- THE PROBLEM:
Can you copy out all the material below with every "blue tarp" renamed to "blue tarpaulin" and nothing else altered?

- RAW RECORDS:
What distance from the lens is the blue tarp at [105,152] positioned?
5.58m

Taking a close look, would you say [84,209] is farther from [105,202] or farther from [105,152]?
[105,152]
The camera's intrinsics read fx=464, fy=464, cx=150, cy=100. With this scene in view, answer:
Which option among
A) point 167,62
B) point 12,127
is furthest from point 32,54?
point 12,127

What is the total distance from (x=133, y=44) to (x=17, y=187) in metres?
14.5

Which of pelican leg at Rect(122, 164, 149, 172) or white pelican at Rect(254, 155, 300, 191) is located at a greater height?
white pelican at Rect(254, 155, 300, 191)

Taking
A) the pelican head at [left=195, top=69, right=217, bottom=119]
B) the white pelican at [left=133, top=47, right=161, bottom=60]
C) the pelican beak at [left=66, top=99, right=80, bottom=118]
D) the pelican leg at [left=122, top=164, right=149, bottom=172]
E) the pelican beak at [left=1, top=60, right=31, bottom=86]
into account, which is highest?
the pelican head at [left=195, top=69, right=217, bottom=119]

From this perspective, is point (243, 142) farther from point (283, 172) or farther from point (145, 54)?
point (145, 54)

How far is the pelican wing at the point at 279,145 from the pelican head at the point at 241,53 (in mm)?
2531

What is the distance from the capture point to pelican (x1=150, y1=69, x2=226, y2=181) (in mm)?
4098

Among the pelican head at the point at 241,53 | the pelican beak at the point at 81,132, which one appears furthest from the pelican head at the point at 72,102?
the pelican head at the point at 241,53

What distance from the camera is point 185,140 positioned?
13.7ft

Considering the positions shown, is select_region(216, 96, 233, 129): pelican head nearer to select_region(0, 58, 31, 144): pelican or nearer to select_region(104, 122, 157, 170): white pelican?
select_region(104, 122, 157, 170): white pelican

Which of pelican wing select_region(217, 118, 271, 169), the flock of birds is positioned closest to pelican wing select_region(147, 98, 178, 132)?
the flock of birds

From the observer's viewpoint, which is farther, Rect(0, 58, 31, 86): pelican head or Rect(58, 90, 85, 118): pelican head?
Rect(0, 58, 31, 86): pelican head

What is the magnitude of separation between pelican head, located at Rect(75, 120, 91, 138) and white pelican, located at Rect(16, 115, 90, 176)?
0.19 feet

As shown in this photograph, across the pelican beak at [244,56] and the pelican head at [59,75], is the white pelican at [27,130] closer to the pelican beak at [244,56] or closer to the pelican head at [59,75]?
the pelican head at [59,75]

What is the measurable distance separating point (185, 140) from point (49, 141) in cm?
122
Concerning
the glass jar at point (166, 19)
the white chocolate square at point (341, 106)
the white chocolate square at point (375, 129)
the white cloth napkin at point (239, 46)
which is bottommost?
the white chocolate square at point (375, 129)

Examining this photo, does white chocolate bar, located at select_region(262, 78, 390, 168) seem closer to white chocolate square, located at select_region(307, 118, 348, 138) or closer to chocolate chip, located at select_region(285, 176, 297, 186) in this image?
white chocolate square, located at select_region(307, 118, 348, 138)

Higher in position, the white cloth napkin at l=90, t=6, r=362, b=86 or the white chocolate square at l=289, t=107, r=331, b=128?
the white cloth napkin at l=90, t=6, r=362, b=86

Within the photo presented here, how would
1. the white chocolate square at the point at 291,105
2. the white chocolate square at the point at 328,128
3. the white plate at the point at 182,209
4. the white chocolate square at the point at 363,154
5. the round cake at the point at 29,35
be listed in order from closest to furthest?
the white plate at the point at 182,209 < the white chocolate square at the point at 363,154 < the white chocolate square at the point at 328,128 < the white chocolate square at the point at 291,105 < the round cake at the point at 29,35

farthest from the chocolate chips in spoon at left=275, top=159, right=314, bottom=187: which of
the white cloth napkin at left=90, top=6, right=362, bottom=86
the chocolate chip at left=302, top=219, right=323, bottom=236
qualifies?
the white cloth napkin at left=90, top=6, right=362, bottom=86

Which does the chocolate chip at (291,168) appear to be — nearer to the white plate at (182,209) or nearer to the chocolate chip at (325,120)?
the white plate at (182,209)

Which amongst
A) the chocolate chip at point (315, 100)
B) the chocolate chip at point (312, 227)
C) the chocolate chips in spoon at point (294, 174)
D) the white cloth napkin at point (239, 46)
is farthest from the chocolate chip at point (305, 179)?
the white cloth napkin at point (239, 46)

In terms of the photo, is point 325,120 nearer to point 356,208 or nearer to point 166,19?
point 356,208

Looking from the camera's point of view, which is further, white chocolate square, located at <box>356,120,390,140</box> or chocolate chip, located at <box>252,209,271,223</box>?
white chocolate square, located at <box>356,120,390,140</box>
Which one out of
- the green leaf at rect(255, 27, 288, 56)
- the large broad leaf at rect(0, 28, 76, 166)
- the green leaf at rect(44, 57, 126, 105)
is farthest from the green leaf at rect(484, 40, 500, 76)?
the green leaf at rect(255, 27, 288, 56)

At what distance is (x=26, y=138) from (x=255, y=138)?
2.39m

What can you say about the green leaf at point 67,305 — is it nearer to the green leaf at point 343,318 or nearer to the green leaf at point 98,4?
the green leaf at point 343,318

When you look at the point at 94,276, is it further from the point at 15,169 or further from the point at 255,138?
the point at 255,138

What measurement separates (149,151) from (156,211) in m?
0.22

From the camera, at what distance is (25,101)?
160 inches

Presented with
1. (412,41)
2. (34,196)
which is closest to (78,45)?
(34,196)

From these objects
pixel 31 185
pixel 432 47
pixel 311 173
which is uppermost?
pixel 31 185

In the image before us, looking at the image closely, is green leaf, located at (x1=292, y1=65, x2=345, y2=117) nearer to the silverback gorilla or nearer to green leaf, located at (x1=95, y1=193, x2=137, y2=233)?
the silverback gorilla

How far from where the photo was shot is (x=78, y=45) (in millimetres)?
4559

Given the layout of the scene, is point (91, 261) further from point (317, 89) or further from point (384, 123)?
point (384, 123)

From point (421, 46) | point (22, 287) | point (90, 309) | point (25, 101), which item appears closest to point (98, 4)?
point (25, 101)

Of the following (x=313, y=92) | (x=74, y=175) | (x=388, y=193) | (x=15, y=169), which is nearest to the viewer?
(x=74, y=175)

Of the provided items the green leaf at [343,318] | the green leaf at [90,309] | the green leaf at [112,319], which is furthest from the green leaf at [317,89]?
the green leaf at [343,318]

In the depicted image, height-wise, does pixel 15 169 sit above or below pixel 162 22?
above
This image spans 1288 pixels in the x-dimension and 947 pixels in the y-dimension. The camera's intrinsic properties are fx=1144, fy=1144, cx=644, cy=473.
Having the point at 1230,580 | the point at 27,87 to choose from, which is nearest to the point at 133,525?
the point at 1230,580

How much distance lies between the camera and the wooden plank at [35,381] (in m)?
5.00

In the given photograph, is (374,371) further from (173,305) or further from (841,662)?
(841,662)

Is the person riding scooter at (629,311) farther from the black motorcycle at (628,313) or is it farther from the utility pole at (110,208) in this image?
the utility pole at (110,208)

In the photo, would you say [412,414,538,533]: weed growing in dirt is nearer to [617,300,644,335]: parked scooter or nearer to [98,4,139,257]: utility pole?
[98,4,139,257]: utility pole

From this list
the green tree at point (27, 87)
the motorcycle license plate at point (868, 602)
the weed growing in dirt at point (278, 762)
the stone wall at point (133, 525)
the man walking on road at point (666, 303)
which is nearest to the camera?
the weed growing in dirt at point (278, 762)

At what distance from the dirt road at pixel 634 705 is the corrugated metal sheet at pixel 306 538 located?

- EXPECTED ANSWER:
What distance from the lens is the blue tarpaulin at [105,152] positioned?
5.58m

Taking a close look, would you say [84,209] is farther from [105,202] or farther from [105,152]?
[105,152]
The camera's intrinsics read fx=464, fy=464, cx=150, cy=100. With this scene in view, answer:
Which option among
A) point 167,62
B) point 12,127
is furthest from point 32,54?
point 12,127

What is the total distance from (x=133, y=44) to (x=17, y=187) in metres?
14.5

Which of pelican leg at Rect(122, 164, 149, 172) or white pelican at Rect(254, 155, 300, 191) is located at a greater height?
white pelican at Rect(254, 155, 300, 191)

Taking
A) the pelican head at [left=195, top=69, right=217, bottom=119]
B) the white pelican at [left=133, top=47, right=161, bottom=60]
C) the pelican beak at [left=66, top=99, right=80, bottom=118]
D) the pelican leg at [left=122, top=164, right=149, bottom=172]
E) the pelican beak at [left=1, top=60, right=31, bottom=86]
into account, which is highest?
the pelican head at [left=195, top=69, right=217, bottom=119]

From this perspective, is point (243, 142) farther from point (283, 172) or farther from point (145, 54)?
point (145, 54)

How far is the pelican wing at the point at 279,145 from the pelican head at the point at 241,53 (in mm)?
2531

What is the distance from the capture point to pelican (x1=150, y1=69, x2=226, y2=181) (in mm)?
4098

Among the pelican head at the point at 241,53 | the pelican beak at the point at 81,132, which one appears furthest from the pelican head at the point at 72,102?
the pelican head at the point at 241,53

What distance from the camera is point 185,140 positioned?
13.7ft

Considering the positions shown, is select_region(216, 96, 233, 129): pelican head nearer to select_region(0, 58, 31, 144): pelican or nearer to select_region(104, 122, 157, 170): white pelican?
select_region(104, 122, 157, 170): white pelican

Which of pelican wing select_region(217, 118, 271, 169), the flock of birds is positioned closest to pelican wing select_region(147, 98, 178, 132)?
the flock of birds

From the observer's viewpoint, which is farther, Rect(0, 58, 31, 86): pelican head or Rect(58, 90, 85, 118): pelican head?
Rect(0, 58, 31, 86): pelican head

What is the magnitude of separation between pelican head, located at Rect(75, 120, 91, 138) and white pelican, located at Rect(16, 115, 90, 176)?
0.19 feet

As shown in this photograph, across the pelican beak at [244,56] and the pelican head at [59,75], is the white pelican at [27,130] closer to the pelican beak at [244,56] or closer to the pelican head at [59,75]?
the pelican head at [59,75]

What is the measurable distance separating point (185, 140) from point (49, 141) in cm?
122
Concerning
the glass jar at point (166, 19)
the white chocolate square at point (341, 106)
the white chocolate square at point (375, 129)
the white cloth napkin at point (239, 46)
which is bottommost?
the white chocolate square at point (375, 129)

Examining this photo, does white chocolate bar, located at select_region(262, 78, 390, 168) seem closer to white chocolate square, located at select_region(307, 118, 348, 138) or closer to chocolate chip, located at select_region(285, 176, 297, 186) in this image?
white chocolate square, located at select_region(307, 118, 348, 138)

Higher in position, the white cloth napkin at l=90, t=6, r=362, b=86 or the white chocolate square at l=289, t=107, r=331, b=128?
the white cloth napkin at l=90, t=6, r=362, b=86

Within the photo presented here, how would
1. the white chocolate square at the point at 291,105
2. the white chocolate square at the point at 328,128
3. the white plate at the point at 182,209
4. the white chocolate square at the point at 363,154
5. the round cake at the point at 29,35
be listed in order from closest to furthest?
the white plate at the point at 182,209 < the white chocolate square at the point at 363,154 < the white chocolate square at the point at 328,128 < the white chocolate square at the point at 291,105 < the round cake at the point at 29,35

farthest from the chocolate chips in spoon at left=275, top=159, right=314, bottom=187: which of
the white cloth napkin at left=90, top=6, right=362, bottom=86
the chocolate chip at left=302, top=219, right=323, bottom=236
qualifies?
the white cloth napkin at left=90, top=6, right=362, bottom=86

Which does the chocolate chip at (291,168) appear to be — nearer to the white plate at (182,209) or nearer to the chocolate chip at (325,120)?
the white plate at (182,209)

Which amongst
A) the chocolate chip at point (315, 100)
B) the chocolate chip at point (312, 227)
C) the chocolate chips in spoon at point (294, 174)
D) the white cloth napkin at point (239, 46)
is farthest from the chocolate chip at point (305, 179)?
the white cloth napkin at point (239, 46)

In terms of the photo, is point 325,120 nearer to point 356,208 or nearer to point 166,19?
point 356,208

Looking from the camera's point of view, which is further, white chocolate square, located at <box>356,120,390,140</box> or chocolate chip, located at <box>252,209,271,223</box>?
white chocolate square, located at <box>356,120,390,140</box>
Which one out of
- the green leaf at rect(255, 27, 288, 56)
- the large broad leaf at rect(0, 28, 76, 166)
- the green leaf at rect(44, 57, 126, 105)
is farthest from the green leaf at rect(484, 40, 500, 76)?
the green leaf at rect(255, 27, 288, 56)

At what distance is (x=26, y=138) from (x=255, y=138)?
2.39m

What can you say about the green leaf at point 67,305 — is it nearer to the green leaf at point 343,318 or nearer to the green leaf at point 98,4?
the green leaf at point 343,318

When you look at the point at 94,276, is it further from the point at 15,169 or further from the point at 255,138?
the point at 255,138

What measurement separates (149,151) from (156,211) in m?
0.22

From the camera, at what distance is (25,101)?
160 inches

Presented with
1. (412,41)
2. (34,196)
which is closest to (78,45)?
(34,196)

From these objects
pixel 31 185
pixel 432 47
pixel 311 173
which is uppermost?
pixel 31 185

In the image before us, looking at the image closely, is green leaf, located at (x1=292, y1=65, x2=345, y2=117) nearer to the silverback gorilla or nearer to green leaf, located at (x1=95, y1=193, x2=137, y2=233)?
the silverback gorilla

How far from where the photo was shot is (x=78, y=45) (in millimetres)?
4559

Given the layout of the scene, is point (91, 261) further from point (317, 89) or further from point (384, 123)?
point (384, 123)

From point (421, 46) | point (22, 287) | point (90, 309) | point (25, 101), which item appears closest to point (98, 4)?
point (25, 101)

Of the following (x=313, y=92) | (x=74, y=175) | (x=388, y=193) | (x=15, y=169), which is nearest to the viewer?
(x=74, y=175)

Of the provided items the green leaf at [343,318] | the green leaf at [90,309] | the green leaf at [112,319], which is furthest from the green leaf at [317,89]?
the green leaf at [343,318]

In the depicted image, height-wise, does pixel 15 169 sit above or below pixel 162 22?
above
This image spans 1288 pixels in the x-dimension and 947 pixels in the y-dimension. The camera's intrinsic properties are fx=1144, fy=1144, cx=644, cy=473.
Having the point at 1230,580 | the point at 27,87 to choose from, which is nearest to the point at 133,525?
the point at 1230,580

How much distance lies between the camera and the wooden plank at [35,381] (in m)?
5.00

In the given photograph, is (374,371) further from (173,305) or further from (841,662)?
(841,662)

Is the person riding scooter at (629,311) farther from the black motorcycle at (628,313) or is it farther from the utility pole at (110,208) in this image?
the utility pole at (110,208)

In the photo, would you say [412,414,538,533]: weed growing in dirt is nearer to [617,300,644,335]: parked scooter or nearer to [98,4,139,257]: utility pole?
[98,4,139,257]: utility pole

From this list
the green tree at point (27, 87)
the motorcycle license plate at point (868, 602)
the weed growing in dirt at point (278, 762)
the stone wall at point (133, 525)
the man walking on road at point (666, 303)
which is nearest to the camera?
the weed growing in dirt at point (278, 762)

At what distance from the dirt road at pixel 634 705 is the corrugated metal sheet at pixel 306 538 located?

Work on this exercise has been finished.